**掲載本文:**

* * *

一部の怒りを募らせた労働者たちは車道に寝転び、幹線道路を封鎖したため、交通が大混雑に陥りました。
ネット上の内部告発プラットフォーム「黒子網(くろこもう)」が公開した現場動画によると、労働者たちは管理層が長年にわたり給料を不当に差し引いていると怒りをぶつけ、年末ボーナスも「跡形もなく消えた」と訴えています。ある古い従業員は動画の中で、「工場内の管理は混乱しており、給与の支払いが半年間も滞っていた。何度も交渉したが無駄だったので、やむを得ずこのような手段に出た」と語っています。
まもなくして、武装した大量の警察官が現場に駆けつけ、幹線道路から労働者を排除しようと押し合いが発生しました。一部の労働者は「警察はブラック企業の味方か!」と怒号を上げ、一時は警察との間で緊張状態が続きました。写真には、盾を構えた警察官が人垣を作り、強制排除を試みる様子が映っています。
抗議は正午まで続きましたが、数人の労働者が警察とのやり取り中に強制的に連行され、賃金支払いへの明確な回答は得られませんでした。ある匿名の労働者は「会社は以前、繁忙期には必ず給料を支払うと約束していたが、一度も守られたことがない」と語り、また「管理層の一部が資金を流用した」との噂も出ています。

* * *

**提供資料:**
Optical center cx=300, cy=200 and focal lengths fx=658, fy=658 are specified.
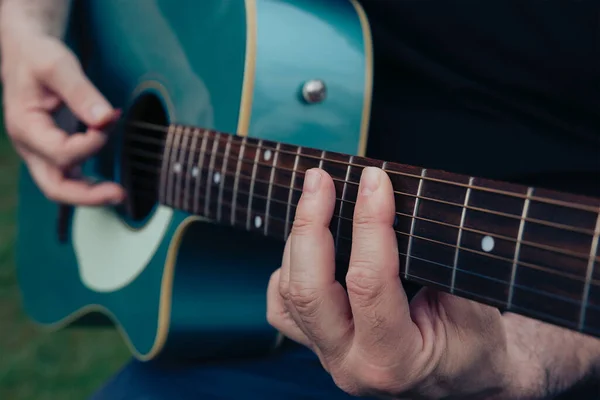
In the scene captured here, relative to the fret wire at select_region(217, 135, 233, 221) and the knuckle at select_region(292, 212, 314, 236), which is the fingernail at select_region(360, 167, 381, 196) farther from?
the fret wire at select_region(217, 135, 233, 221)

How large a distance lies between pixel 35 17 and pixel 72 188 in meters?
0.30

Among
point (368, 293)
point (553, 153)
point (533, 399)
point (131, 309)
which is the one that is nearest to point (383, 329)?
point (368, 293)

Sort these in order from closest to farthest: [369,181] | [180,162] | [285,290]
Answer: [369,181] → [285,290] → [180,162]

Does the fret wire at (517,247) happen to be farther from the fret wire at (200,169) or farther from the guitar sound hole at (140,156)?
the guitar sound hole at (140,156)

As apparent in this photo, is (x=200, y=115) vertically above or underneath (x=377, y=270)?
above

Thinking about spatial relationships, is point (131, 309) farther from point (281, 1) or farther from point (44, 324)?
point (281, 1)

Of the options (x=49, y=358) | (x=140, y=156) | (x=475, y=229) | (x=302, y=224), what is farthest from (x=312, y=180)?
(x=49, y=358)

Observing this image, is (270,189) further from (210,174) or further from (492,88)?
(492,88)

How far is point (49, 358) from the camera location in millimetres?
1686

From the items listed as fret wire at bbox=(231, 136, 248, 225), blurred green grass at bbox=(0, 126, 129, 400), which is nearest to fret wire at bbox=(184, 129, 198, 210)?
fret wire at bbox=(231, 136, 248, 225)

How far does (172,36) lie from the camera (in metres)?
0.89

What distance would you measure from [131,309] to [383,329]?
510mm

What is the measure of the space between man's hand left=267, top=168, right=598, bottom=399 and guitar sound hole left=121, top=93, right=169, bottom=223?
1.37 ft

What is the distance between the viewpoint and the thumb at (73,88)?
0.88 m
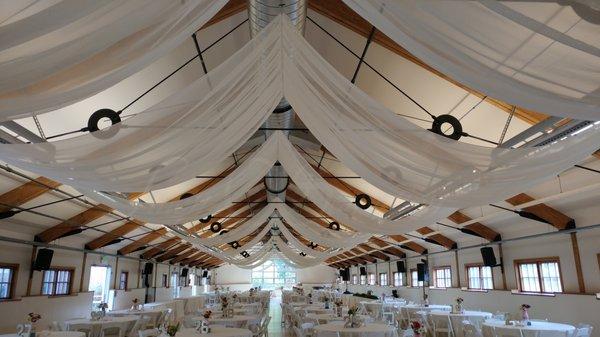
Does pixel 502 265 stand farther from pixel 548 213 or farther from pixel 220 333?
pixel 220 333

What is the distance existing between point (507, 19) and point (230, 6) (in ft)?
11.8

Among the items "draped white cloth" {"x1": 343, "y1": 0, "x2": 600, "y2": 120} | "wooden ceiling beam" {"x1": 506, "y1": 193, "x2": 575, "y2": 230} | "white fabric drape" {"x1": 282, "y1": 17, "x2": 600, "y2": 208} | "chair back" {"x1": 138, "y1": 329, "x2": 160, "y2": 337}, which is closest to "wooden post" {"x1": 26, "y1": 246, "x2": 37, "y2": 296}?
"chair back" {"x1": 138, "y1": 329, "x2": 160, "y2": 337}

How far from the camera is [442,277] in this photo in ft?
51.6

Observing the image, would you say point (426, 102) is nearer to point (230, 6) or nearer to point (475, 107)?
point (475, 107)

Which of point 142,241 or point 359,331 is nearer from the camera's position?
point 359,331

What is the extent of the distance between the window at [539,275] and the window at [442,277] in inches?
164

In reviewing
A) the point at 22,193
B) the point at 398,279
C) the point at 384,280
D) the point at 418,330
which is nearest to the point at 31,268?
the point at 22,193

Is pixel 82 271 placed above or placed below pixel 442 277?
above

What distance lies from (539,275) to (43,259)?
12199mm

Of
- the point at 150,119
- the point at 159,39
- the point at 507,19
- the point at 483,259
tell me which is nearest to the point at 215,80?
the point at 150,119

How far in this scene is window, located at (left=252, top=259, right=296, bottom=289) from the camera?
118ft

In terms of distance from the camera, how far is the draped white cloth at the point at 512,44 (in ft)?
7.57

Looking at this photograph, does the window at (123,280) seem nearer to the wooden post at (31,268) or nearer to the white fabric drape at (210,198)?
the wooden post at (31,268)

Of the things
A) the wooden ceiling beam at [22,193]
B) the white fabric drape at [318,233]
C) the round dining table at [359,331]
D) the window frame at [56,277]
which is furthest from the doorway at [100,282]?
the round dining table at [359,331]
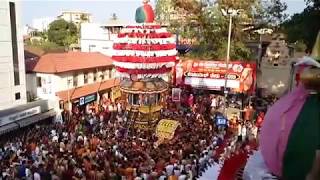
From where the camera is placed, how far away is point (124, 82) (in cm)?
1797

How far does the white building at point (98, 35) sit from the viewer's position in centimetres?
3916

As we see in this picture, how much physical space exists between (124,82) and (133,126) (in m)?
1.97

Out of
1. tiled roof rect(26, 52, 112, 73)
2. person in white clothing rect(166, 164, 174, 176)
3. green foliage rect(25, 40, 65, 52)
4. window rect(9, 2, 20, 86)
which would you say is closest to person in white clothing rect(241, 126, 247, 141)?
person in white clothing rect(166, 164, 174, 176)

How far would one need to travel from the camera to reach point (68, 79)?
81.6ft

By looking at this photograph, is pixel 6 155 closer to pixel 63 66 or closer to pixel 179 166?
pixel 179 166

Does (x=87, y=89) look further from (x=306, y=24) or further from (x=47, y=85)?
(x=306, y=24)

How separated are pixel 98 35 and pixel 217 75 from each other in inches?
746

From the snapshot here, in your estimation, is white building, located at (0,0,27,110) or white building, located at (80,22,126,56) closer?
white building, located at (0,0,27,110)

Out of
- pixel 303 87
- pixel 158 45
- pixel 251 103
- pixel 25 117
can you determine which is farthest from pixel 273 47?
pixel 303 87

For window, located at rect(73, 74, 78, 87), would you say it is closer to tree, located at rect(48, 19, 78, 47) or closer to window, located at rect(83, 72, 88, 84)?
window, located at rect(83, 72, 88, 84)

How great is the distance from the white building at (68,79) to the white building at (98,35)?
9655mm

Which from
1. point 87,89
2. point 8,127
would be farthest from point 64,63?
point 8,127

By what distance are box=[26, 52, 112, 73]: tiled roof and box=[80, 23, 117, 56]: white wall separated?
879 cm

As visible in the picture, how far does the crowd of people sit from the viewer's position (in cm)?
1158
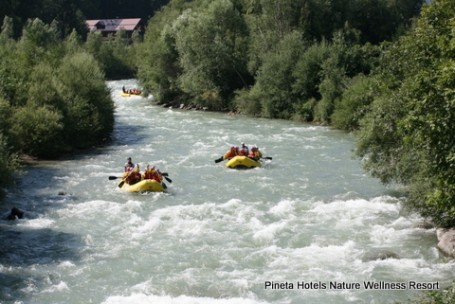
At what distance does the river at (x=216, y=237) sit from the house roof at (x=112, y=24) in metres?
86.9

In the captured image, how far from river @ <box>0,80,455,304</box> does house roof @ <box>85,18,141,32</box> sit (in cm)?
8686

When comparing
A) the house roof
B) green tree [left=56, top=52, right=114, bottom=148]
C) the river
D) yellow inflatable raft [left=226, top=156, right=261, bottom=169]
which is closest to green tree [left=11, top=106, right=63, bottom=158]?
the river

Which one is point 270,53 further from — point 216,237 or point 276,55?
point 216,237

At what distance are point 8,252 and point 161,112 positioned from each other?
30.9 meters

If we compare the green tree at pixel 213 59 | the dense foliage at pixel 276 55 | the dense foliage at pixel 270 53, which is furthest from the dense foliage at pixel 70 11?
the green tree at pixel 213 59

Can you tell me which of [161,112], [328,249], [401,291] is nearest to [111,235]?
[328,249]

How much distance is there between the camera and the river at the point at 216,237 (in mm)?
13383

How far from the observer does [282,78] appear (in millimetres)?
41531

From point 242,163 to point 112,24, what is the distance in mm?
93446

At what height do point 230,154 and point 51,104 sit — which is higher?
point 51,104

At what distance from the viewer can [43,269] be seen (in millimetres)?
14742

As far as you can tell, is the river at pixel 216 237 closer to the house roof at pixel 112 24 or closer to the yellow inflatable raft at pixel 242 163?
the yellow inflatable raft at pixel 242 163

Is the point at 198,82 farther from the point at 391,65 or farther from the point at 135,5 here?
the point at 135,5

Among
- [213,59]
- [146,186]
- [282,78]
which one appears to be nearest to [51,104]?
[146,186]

* * *

**課題一覧:**
(1) 抗議を伝える文章から、「ネット上の内部告発プラットフ」で始まり「を試みる様子が映っています。」で終わる部分を、一字も変えずに書き写しなさい。
(2) 抗議を伝える文章では、現場動画を公開したのはどことされているか。
(3) 抗議を伝える文章を、最後の文の後から書き継ぎなさい。
記録は使わなくても取り組める。

**解答一覧:**
(1)
ネット上の内部告発プラットフォーム「黒子網(くろこもう)」が公開した現場動画によると、労働者たちは管理層が長年にわたり給料を不当に差し引いていると怒りをぶつけ、年末ボーナスも「跡形もなく消えた」と訴えています。ある古い従業員は動画の中で、「工場内の管理は混乱しており、給与の支払いが半年間も滞っていた。何度も交渉したが無駄だったので、やむを得ずこのような手段に出た」と語っています。
まもなくして、武装した大量の警察官が現場に駆けつけ、幹線道路から労働者を排除しようと押し合いが発生しました。一部の労働者は「警察はブラック企業の味方か!」と怒号を上げ、一時は警察との間で緊張状態が続きました。写真には、盾を構えた警察官が人垣を作り、強制排除を試みる様子が映っています。

(2) ネット上の内部告発プラットフォーム「黒子網(くろこもう)」である。

(3)
黒子網の調査によれば、Xtep靴工場は近年受注が減少し、資金繰りが悪化、賃金支払いのトラブルが頻発しています。さらに以前から、協力工場である順超(じゅんちょう)靴工場への支払いも滞っており、その影響で同工場は7月初旬に倒産しました。大量の元従業員が7月8日から抗議を続けています。
この泉州市での混乱は氷山の一角に過ぎません。黒子網が記録したデータによると、2023年以降、沿海地域では経済低迷を背景にした賃金未払いトラブルが数十件発生しています。Xtepのような有名ブランドにまで波及した今回の事件は、企業イメージやブランド信用に甚大なダメージを与えています。記事執筆時点でも、一部の労働者は交渉を続けており、表向きは沈静化しても、怒りの声はネット上に広がり続けています。
国有・中央企業にも広がる未払いの波
未払い問題は民間企業にとどまりません。「安泰」と見なされていた国有企業や中央企業までもがこの問題に巻き込まれ、社会に衝撃を与えています。
7月19日、貴州省にある中鉄十四局が、十数名の農民工(出稼ぎ労働者)への給料を1年以上も支払っていないことが発覚しました。労働者たちは何度も会社を訪ねましたが、支払いは実現していません。同日、山東省泰安市では中鉄十二局が手がける都市改造プロジェクトでも、給料未払いに対する抗議が発生し、多くの労働者が現場に集まりました。
また、不動産大手の南京万科(ばんか)地産も、工事現場の労働者に対して最長で3年間も給料を支払っていなかったと指摘されています。また、警備員を雇って労働者の現場立ち入りを制限していたとされ、強い批判を浴びました。ネット上では「上場企業でしかも中央企業なのに給料を払わないとは前代未聞だ」との声が上がっています。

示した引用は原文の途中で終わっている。